Exponential Family Attention
Kevin Christian Wibisono, Yixin Wang
TL;DR
Exponential Family Attention (EFA) generalizes self-attention from language to high-dimensional, mixed-type data by coupling attention-derived context with exponential-family conditionals. The approach unifies latent-factor models as special cases while enabling nonlinear, context-dependent interactions and learned context sets through attention. Theoretical contributions include linear identifiability and an excess loss generalization bound, complemented by strong empirical performance on synthetic data, Instacart baskets, MovieLens, and spatiotemporal temperatures.
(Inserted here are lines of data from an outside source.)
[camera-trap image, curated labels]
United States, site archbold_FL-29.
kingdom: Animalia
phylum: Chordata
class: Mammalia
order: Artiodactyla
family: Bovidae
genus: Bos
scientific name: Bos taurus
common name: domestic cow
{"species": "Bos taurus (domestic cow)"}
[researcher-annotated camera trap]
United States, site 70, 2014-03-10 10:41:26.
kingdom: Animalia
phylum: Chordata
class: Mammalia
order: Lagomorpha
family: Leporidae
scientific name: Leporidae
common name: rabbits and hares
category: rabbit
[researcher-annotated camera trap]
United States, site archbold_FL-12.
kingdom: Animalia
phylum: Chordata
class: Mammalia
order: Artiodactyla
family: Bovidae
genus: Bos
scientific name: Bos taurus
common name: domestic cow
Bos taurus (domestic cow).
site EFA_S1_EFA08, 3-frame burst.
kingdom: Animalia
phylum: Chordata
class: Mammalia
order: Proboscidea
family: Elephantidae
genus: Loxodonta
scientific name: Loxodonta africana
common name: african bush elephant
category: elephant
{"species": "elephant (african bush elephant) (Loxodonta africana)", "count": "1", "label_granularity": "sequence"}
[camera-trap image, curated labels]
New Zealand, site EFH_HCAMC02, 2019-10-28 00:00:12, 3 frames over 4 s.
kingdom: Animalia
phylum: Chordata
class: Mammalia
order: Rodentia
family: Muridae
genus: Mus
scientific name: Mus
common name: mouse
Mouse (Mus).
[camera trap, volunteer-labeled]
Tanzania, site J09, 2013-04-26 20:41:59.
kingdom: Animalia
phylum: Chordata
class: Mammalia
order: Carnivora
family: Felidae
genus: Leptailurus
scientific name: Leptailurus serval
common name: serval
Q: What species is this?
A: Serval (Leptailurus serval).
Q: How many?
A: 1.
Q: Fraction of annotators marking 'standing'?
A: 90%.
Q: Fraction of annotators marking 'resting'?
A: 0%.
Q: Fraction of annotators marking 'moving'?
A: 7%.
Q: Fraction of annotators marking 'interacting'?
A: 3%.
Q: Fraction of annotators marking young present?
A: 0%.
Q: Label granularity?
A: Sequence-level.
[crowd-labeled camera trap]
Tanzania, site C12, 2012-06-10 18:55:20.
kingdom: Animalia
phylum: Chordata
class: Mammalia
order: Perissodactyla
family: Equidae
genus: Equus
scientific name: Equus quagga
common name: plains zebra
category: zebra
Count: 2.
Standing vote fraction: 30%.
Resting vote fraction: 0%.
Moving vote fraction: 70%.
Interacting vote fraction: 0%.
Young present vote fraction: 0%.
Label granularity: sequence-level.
The results suggest EFA’s broad applicability for modeling complex dependencies in non-text domains and its potential to improve predictive reconstructions and recommendations in real-world settings.
Abstract
The self-attention mechanism is the backbone of the transformer neural network underlying most large language models. It can capture complex word patterns and long-range dependencies in natural language. This paper introduces exponential family attention (EFA), a probabilistic generative model that extends self-attention to handle high-dimensional sequence, spatial, or spatial-temporal data of mixed data types, including both discrete and continuous observations. The key idea of EFA is to model each observation conditional on all other existing observations, called the context, whose relevance is learned in a data-driven way via an attention-based latent factor model. In particular, unlike static latent embeddings, EFA uses the self-attention mechanism to capture dynamic interactions in the context, where the relevance of each context observations depends on other observations. We establish an identifiability result and provide a generalization guarantee on excess loss for EFA. Across real-world and synthetic data sets -- including U.S. city temperatures, Instacart shopping baskets, and MovieLens ratings -- we find that EFA consistently outperforms existing models in capturing complex latent structures and reconstructing held-out data.